→ **TEXT**
*** Begin section ***
Although a 50% decline in eGFR has become standard, we will run sensitivity analyses varying the level of decline (eg, 30%-70%)10 to test the sensitivity of the composite outcome to these thresholds. The secondary outcome will model kidney function using eGFR change over time. Patient-reported outcomes (PROs) will include measures of health status deemed important by parent and youth partners. Exploratory outcomes will be adverse events associated with hypertension management.

Analysis Plan

Aim 1: Enhance the PCORnet Common Data Model for Pediatric and Rare Kidney Disease Research

PRESERVE will improve the PCORnet infrastructure by defining and evaluating the quality of new data elements and variables for kidney-related research: pediatric-specific BP z scores, hypertension (defined by diagnosis terms and recorded BP), eGFR computed for children and young adults, proteinuria, CKD etiologies, antihypertensive medications, long-term dialysis, and kidney transplant. We will develop technical specifications for these variables and create a reusable code for all derived variables as well as data quality analyses.

Linkage with CKiD will supplement EHR data with adjudicated data related to etiology of kidney disease, measured GFR, and ABPM. The US Renal Data System (USRDS, usrds.org) provides near complete national capture of dialysis and transplantation. Overlapping data elements will be assessed for concordance to estimate error rates in linkage or source data. Where variables conflict, analyses can prespecify which data source should be used (eg, USRDS will take precedence over the EHR for long-term dialysis).

Aim 2: Describe and Examine the Effectiveness of Consistent BP and Urine Protein Monitoring for Preserving Kidney Function

Reference values for age-specific BP were obtained using standardized protocols in research settings and secondary data analyses of these assessments. The Fourth Report on the Diagnosis, Evaluation, and Treatment of High Blood Pressure in Children and Adolescents repurposed data from 11 studies to assemble a sample of 63,000 children,9 including children with overweight and obesity. To develop data unbiased by weight, Rosner et al37 excluded individuals in the Fourth Report’s database who had a body mass index ≥85th percentile and recomputed BP z scores using quantile regression. This approach was used for the normative BP values included in the 2017 American Academy of Pediatrics Clinical Practice Guideline on high BP in children.6 Using clinic-based assessments from the EHR, we will replicate the methodology used by Rosner et al37 to compute systolic and diastolic BP z scores by age, sex, and height percentile for children aged 3-17 years without chronic medical conditions, seen for general pediatric care in outpatient settings, and whose body mass index is <85th percentile. We will contrast the results from these analyses with the age-sex-height specific z scores in the American Academy of Pediatrics Clinical Practice Guideline.
*** End section ***
→ **INFORMATION GIVEN**
*** Begin section ***
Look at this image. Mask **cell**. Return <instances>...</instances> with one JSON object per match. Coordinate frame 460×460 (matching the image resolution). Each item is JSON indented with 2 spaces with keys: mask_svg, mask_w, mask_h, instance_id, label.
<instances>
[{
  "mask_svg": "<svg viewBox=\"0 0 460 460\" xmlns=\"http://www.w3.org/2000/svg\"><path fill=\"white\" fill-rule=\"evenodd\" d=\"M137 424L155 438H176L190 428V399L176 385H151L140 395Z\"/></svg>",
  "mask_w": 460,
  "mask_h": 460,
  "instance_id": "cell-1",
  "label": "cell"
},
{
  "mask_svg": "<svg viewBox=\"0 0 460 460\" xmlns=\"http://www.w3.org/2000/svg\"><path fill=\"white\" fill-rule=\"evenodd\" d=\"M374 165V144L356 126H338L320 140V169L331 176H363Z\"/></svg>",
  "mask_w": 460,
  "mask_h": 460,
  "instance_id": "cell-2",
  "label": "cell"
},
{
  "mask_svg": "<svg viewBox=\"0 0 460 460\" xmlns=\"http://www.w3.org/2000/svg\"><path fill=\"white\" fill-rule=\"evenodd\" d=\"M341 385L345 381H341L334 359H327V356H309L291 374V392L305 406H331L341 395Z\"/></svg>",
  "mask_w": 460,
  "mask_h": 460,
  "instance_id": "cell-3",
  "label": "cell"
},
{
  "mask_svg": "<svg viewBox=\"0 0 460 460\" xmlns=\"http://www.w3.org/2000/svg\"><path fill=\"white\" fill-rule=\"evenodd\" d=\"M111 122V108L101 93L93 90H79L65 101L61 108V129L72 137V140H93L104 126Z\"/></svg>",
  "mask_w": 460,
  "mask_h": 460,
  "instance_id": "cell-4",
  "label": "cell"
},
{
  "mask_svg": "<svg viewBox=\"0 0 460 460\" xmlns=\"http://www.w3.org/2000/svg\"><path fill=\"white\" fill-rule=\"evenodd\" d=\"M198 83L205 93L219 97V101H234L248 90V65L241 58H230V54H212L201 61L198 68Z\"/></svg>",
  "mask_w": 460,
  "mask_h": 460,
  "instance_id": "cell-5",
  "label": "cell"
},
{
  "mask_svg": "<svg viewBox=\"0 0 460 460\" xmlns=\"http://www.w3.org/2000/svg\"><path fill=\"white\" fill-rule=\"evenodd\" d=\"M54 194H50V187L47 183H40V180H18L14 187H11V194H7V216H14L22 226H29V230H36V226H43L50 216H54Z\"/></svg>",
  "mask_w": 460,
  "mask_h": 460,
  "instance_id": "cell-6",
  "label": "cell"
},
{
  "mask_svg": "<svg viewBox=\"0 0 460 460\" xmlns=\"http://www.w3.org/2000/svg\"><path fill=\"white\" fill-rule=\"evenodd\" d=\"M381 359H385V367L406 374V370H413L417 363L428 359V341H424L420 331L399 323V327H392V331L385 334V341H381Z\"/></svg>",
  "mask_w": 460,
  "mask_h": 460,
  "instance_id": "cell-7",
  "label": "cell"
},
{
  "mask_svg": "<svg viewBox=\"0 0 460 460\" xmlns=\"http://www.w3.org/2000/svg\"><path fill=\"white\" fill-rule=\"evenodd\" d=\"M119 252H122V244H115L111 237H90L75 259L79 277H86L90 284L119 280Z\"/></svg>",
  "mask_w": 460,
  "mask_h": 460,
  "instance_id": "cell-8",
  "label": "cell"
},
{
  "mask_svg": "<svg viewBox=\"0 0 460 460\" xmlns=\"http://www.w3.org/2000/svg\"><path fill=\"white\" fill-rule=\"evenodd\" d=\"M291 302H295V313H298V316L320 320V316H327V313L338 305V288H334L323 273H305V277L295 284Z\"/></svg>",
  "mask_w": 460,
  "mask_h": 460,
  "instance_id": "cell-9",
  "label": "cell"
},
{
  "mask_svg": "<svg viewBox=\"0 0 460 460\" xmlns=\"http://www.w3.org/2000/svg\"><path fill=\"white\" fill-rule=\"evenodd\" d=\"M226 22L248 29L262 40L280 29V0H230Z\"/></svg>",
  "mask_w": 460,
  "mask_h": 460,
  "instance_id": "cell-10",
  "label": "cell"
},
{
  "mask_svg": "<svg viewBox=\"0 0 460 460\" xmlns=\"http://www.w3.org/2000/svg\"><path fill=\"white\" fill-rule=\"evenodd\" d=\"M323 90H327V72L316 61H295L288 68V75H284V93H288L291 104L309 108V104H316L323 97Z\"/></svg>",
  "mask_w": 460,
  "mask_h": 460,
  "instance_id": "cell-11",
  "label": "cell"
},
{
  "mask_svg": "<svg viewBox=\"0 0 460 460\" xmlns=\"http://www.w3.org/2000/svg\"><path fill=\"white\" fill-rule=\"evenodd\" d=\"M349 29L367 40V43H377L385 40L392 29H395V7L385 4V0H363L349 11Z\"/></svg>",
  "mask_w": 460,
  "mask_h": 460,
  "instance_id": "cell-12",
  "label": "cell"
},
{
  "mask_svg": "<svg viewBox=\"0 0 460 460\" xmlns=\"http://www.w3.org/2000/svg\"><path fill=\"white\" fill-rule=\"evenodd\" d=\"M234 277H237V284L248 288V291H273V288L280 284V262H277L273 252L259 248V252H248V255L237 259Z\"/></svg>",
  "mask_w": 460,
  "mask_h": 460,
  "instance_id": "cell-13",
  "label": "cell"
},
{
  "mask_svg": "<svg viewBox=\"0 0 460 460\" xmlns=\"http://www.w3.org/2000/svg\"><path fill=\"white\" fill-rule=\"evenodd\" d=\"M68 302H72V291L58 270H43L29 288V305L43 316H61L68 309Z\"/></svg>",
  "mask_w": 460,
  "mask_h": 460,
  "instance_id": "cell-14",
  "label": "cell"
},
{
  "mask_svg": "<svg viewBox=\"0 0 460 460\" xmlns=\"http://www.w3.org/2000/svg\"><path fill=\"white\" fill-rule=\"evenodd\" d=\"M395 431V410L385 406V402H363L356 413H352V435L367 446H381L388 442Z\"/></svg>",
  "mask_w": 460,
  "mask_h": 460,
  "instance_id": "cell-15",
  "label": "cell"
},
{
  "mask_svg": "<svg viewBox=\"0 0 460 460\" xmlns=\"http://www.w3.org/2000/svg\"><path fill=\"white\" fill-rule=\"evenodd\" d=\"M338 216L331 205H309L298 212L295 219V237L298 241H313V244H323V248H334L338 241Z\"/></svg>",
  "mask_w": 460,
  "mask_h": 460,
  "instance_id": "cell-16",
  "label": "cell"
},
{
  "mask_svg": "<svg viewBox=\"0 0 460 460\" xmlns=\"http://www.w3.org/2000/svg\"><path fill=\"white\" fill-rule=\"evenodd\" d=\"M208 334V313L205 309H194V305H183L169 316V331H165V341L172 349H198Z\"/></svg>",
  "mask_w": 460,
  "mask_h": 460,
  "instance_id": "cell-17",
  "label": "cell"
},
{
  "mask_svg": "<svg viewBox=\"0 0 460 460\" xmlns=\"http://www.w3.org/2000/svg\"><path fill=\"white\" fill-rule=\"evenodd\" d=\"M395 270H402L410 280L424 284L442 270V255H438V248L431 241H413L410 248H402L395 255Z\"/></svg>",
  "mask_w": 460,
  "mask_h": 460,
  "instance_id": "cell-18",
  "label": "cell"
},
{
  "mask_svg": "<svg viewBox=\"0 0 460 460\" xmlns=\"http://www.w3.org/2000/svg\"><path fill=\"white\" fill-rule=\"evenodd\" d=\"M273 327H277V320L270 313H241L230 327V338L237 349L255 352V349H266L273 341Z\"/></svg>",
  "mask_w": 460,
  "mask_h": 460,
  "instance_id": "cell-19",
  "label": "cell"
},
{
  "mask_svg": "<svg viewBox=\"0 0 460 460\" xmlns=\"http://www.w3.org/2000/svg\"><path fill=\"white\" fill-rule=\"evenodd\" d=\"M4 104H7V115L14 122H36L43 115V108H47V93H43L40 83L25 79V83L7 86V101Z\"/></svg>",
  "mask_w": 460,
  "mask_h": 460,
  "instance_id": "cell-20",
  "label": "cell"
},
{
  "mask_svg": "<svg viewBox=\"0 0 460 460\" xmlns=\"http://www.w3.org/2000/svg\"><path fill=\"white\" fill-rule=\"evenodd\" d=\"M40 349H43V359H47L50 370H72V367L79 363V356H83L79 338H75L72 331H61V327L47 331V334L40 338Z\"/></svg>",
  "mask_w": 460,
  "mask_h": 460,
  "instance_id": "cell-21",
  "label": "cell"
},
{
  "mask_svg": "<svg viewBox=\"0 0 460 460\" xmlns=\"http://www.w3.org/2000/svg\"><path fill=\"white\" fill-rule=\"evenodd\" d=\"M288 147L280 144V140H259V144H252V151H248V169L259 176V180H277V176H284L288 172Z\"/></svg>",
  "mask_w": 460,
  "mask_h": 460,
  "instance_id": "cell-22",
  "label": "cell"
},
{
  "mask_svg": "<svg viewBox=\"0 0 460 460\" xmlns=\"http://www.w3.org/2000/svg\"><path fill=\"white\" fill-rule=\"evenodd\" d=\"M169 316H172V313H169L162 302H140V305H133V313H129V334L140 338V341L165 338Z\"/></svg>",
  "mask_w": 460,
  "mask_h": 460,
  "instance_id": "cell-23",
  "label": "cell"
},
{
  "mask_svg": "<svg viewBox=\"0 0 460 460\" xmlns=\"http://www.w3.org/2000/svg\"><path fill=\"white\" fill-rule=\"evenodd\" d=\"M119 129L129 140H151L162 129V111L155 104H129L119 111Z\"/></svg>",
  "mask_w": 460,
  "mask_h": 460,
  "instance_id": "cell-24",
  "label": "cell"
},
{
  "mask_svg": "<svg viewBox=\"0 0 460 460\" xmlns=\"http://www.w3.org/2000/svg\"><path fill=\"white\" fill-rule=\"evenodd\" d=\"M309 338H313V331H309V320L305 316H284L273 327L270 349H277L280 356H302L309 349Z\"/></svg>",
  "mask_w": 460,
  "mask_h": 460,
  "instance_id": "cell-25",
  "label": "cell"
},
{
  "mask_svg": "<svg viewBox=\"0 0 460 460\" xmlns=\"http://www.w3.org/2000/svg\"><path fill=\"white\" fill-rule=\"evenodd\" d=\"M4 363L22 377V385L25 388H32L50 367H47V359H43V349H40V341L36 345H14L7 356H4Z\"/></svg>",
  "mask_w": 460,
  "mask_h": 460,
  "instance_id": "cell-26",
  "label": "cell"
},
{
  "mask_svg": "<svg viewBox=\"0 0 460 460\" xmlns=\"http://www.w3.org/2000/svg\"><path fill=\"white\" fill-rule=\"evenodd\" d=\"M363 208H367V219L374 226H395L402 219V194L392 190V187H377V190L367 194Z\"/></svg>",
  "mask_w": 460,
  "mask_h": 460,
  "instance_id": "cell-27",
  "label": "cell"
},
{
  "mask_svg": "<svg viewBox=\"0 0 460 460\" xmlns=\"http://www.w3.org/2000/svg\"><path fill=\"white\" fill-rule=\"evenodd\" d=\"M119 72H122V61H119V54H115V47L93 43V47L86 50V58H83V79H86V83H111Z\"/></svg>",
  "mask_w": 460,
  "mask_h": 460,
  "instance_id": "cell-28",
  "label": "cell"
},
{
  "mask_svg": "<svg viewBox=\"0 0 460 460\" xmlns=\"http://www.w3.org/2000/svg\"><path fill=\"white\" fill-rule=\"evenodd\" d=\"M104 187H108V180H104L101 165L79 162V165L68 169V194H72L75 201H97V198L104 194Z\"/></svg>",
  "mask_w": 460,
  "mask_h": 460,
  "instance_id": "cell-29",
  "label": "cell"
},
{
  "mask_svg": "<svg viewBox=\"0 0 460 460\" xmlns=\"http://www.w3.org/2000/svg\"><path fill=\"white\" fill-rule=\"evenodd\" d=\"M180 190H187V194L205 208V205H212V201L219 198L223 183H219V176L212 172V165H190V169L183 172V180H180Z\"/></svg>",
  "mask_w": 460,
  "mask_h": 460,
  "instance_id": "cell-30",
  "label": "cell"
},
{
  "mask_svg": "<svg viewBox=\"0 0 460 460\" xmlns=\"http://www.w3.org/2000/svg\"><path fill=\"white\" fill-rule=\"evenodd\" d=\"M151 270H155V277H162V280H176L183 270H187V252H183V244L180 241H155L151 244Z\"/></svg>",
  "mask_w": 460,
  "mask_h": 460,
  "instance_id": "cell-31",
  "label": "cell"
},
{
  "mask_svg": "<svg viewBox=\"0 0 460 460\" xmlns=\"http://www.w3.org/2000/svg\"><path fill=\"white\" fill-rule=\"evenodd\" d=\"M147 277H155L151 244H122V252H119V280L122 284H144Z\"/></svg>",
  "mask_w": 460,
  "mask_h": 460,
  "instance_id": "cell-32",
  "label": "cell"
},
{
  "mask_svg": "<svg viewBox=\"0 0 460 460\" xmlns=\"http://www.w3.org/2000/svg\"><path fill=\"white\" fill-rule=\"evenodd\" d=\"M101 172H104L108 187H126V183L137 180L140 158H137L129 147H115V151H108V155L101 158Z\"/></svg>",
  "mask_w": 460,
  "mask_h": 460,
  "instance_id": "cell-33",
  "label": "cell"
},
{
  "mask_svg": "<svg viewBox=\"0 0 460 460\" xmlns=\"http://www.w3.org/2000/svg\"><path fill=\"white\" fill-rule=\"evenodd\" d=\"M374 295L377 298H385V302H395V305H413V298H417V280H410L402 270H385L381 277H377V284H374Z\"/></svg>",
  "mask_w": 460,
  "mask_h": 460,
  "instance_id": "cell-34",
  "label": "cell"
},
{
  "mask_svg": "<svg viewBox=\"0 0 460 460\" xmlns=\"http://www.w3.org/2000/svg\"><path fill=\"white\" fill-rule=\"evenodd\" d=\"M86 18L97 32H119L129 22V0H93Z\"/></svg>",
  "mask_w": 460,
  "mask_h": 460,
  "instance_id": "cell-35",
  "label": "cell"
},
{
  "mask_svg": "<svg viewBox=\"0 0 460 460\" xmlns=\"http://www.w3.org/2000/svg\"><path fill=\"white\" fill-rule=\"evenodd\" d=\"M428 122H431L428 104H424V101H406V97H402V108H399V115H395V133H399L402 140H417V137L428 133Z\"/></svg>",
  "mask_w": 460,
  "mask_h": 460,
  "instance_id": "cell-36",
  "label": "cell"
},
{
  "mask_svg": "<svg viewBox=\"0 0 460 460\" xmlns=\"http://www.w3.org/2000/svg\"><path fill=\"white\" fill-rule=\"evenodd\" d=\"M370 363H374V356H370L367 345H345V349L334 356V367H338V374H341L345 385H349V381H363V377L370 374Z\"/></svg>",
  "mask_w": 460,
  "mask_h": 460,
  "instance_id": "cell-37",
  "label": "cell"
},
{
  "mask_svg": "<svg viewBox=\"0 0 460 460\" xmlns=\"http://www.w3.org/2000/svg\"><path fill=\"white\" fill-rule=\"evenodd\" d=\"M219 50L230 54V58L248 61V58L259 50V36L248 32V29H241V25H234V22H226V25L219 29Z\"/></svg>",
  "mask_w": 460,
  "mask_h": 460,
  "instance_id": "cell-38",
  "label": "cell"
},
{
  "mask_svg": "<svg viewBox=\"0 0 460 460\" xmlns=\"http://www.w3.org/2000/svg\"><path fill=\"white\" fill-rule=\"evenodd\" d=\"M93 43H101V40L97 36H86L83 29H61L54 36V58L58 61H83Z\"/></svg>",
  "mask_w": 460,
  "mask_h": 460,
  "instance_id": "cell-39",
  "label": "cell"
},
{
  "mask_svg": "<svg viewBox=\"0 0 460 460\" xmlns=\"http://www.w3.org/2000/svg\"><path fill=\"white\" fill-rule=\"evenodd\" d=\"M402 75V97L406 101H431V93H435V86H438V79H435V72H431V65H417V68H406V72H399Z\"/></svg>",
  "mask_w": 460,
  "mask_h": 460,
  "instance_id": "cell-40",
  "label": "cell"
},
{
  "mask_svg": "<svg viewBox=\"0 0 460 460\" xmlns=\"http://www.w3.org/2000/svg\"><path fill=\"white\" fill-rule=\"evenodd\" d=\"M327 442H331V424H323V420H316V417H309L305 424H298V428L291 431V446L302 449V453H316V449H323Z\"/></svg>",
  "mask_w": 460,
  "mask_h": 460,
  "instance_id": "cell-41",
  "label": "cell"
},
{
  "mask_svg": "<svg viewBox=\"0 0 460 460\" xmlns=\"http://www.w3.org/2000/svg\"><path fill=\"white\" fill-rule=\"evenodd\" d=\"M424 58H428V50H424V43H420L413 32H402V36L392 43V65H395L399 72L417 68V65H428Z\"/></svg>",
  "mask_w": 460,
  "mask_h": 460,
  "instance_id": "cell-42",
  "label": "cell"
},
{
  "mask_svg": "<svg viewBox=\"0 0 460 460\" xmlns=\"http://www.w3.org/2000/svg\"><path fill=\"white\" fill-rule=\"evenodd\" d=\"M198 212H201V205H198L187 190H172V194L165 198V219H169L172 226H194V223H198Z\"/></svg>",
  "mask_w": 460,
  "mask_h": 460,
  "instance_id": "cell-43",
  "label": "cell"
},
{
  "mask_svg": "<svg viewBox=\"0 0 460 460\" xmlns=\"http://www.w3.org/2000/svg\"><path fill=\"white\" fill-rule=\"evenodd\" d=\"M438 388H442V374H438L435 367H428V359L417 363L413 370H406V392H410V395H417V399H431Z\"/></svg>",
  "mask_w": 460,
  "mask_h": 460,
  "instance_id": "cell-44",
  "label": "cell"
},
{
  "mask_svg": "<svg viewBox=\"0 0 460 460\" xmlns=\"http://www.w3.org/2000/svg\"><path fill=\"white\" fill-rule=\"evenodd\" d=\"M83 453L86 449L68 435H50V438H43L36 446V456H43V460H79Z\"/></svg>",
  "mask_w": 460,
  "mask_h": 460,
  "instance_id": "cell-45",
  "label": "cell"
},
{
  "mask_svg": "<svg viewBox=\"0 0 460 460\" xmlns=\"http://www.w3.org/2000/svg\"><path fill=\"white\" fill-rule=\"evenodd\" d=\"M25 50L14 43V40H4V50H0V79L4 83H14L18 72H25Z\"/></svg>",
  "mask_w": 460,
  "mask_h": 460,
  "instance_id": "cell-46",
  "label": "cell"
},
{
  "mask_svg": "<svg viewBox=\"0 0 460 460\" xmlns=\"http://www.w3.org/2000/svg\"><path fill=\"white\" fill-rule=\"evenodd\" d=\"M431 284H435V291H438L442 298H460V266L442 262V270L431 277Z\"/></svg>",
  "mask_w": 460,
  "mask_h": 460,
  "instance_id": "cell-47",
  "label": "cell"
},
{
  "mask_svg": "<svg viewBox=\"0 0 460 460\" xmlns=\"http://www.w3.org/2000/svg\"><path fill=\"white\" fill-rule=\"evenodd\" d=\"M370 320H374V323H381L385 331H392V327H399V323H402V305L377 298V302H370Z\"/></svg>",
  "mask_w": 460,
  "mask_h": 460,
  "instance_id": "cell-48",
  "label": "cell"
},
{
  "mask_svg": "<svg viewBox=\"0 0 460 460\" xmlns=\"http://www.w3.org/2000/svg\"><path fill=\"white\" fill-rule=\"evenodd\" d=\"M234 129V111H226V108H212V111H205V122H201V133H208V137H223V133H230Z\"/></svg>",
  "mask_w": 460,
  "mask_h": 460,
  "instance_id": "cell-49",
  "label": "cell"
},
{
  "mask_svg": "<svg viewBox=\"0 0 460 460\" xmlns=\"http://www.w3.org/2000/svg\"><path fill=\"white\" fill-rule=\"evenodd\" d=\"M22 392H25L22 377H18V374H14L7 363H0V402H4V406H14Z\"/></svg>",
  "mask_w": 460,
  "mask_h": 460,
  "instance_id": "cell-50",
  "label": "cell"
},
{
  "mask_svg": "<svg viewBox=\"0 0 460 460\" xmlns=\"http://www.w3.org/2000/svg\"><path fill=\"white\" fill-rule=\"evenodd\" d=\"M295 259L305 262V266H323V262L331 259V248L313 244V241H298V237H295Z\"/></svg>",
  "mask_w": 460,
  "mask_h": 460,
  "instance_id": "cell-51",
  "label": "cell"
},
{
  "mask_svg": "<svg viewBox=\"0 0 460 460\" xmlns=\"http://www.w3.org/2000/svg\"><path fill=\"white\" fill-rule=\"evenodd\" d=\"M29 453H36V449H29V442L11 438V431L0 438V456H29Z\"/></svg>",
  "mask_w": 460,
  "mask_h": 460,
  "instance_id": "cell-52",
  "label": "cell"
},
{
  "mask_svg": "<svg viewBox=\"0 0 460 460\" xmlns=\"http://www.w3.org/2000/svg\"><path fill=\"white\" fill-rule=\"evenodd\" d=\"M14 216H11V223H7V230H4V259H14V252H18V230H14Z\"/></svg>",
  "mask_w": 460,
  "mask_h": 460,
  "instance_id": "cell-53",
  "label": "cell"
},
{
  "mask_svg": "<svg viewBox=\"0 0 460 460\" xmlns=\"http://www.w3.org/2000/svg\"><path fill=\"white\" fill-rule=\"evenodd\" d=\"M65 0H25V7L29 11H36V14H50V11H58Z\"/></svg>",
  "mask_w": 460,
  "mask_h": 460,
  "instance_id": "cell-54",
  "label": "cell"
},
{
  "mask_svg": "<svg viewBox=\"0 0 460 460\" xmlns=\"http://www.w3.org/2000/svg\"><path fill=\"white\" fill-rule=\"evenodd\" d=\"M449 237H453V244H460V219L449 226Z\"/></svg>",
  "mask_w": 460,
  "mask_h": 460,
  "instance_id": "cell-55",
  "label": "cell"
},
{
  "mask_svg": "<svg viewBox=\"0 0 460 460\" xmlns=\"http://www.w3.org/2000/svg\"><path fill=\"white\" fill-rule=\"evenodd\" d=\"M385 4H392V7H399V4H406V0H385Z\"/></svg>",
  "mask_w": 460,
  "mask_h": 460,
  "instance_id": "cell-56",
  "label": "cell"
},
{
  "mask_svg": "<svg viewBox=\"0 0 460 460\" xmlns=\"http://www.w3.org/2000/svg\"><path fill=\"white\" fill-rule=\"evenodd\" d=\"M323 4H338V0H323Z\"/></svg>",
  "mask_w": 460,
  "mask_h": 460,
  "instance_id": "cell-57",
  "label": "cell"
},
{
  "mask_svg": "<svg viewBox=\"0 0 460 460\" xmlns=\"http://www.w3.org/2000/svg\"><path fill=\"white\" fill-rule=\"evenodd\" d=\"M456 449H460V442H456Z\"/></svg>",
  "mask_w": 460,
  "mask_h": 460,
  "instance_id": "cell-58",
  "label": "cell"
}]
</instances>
*** End section ***
→ **THE TASK**
In the PRESERVE text, why did Rosner et al exclude individuals with a body mass index at or above the 85th percentile? Answer in one to three sentences. The material comes from a different source than the PRESERVE text.

→ **RESPONSE TO THIS TASK**
They excluded those individuals to develop BP data unbiased by weight, because the Fourth Report's database of 63,000 children included children with overweight and obesity. With those children removed, they recomputed BP z scores using quantile regression.